• _EXERCISE MATERIAL_:
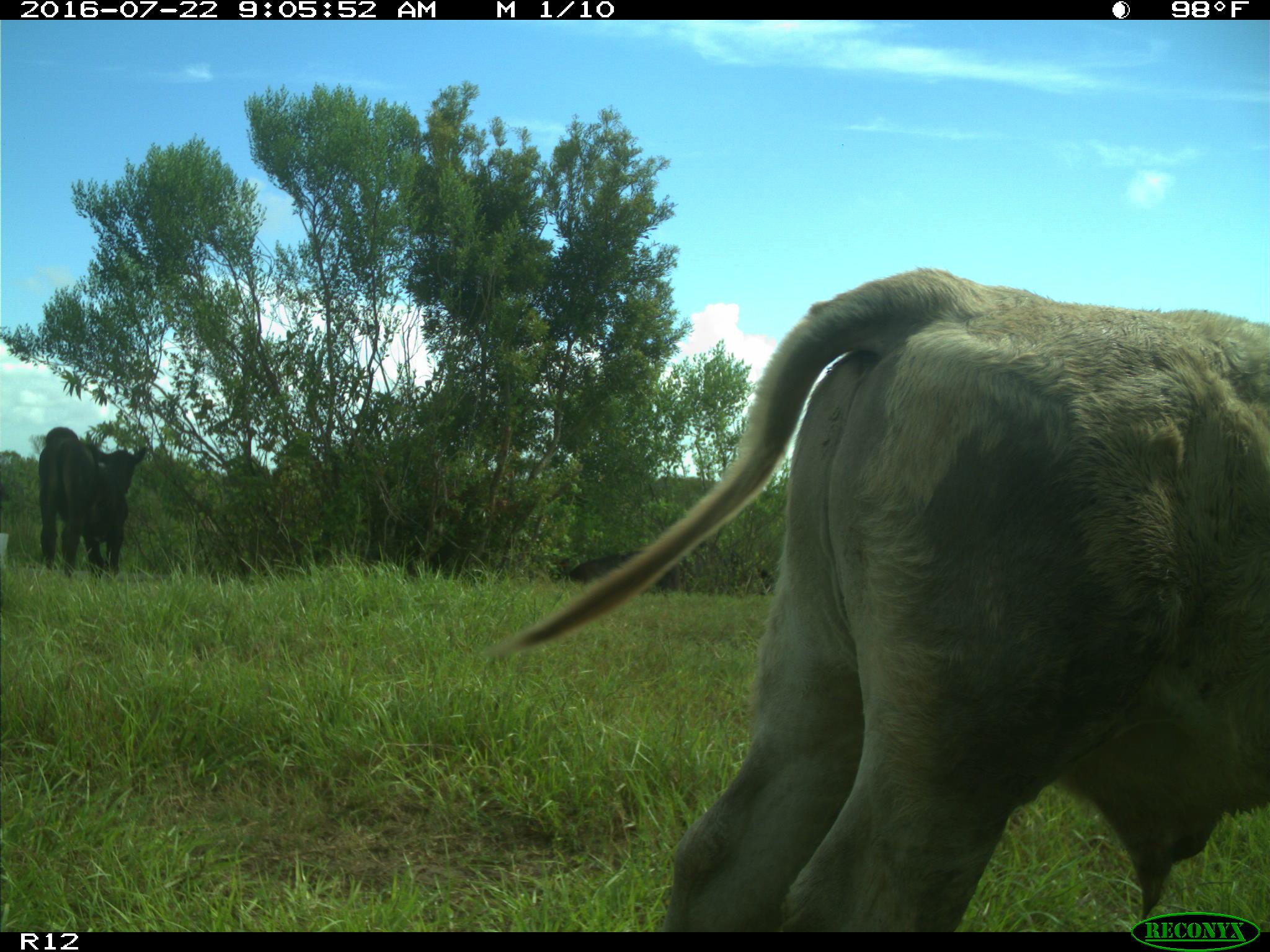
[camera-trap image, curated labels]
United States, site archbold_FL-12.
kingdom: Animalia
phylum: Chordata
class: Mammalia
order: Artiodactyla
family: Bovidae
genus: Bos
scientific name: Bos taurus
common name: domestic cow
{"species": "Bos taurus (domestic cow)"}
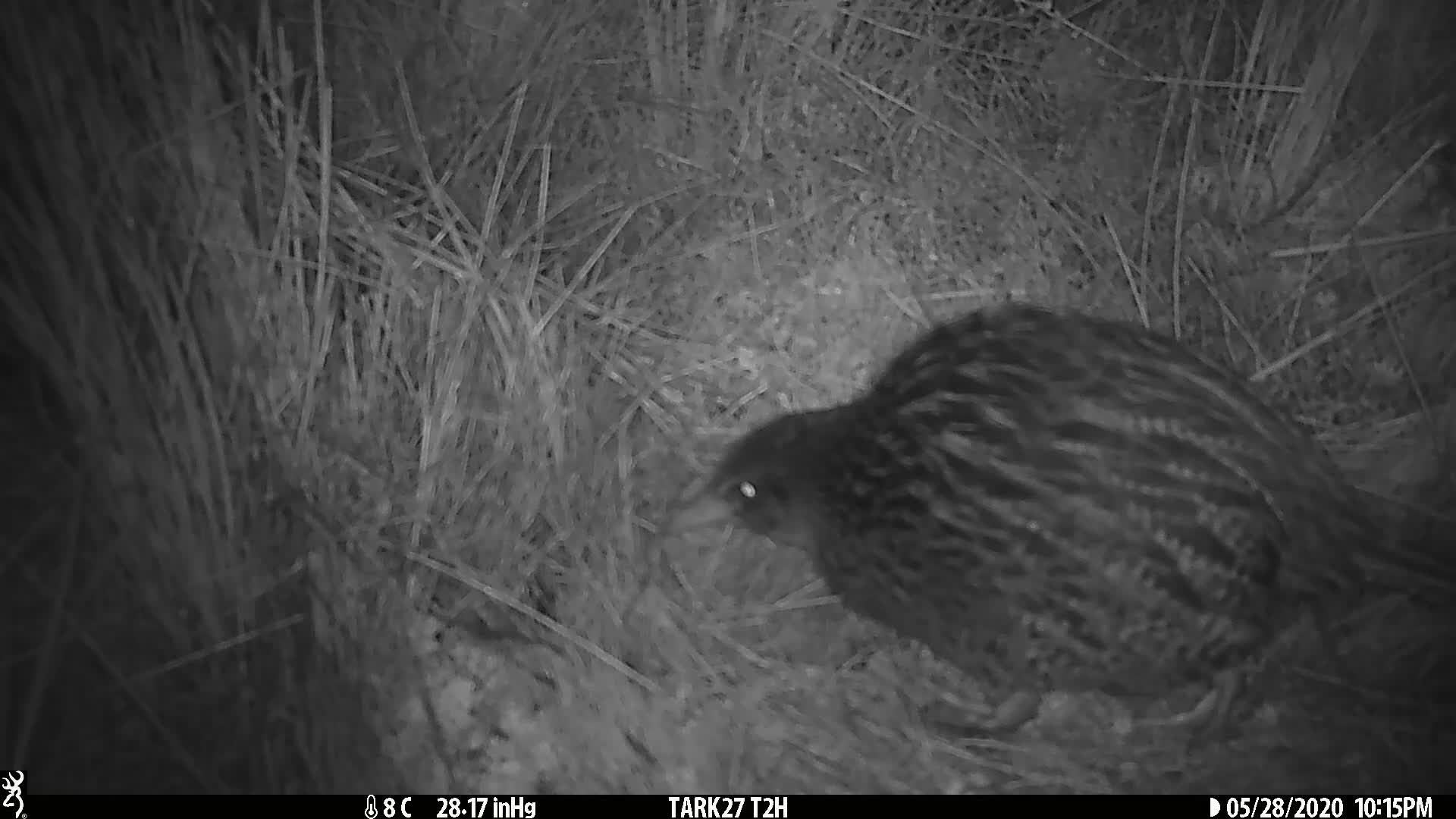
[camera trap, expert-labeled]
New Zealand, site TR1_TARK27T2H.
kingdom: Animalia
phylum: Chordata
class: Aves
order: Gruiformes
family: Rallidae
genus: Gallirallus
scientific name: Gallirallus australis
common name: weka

• _TASK BRIEF_: Reproduce the entire listing above precisely, but keep the images out.

• _RESULT OF THIS EXERCISE_:
[camera-trap image, curated labels]
United States, site archbold_FL-12.
kingdom: Animalia
phylum: Chordata
class: Mammalia
order: Artiodactyla
family: Bovidae
genus: Bos
scientific name: Bos taurus
common name: domestic cow
{"species": "Bos taurus (domestic cow)"}
[camera trap, expert-labeled]
New Zealand, site TR1_TARK27T2H.
kingdom: Animalia
phylum: Chordata
class: Aves
order: Gruiformes
family: Rallidae
genus: Gallirallus
scientific name: Gallirallus australis
common name: weka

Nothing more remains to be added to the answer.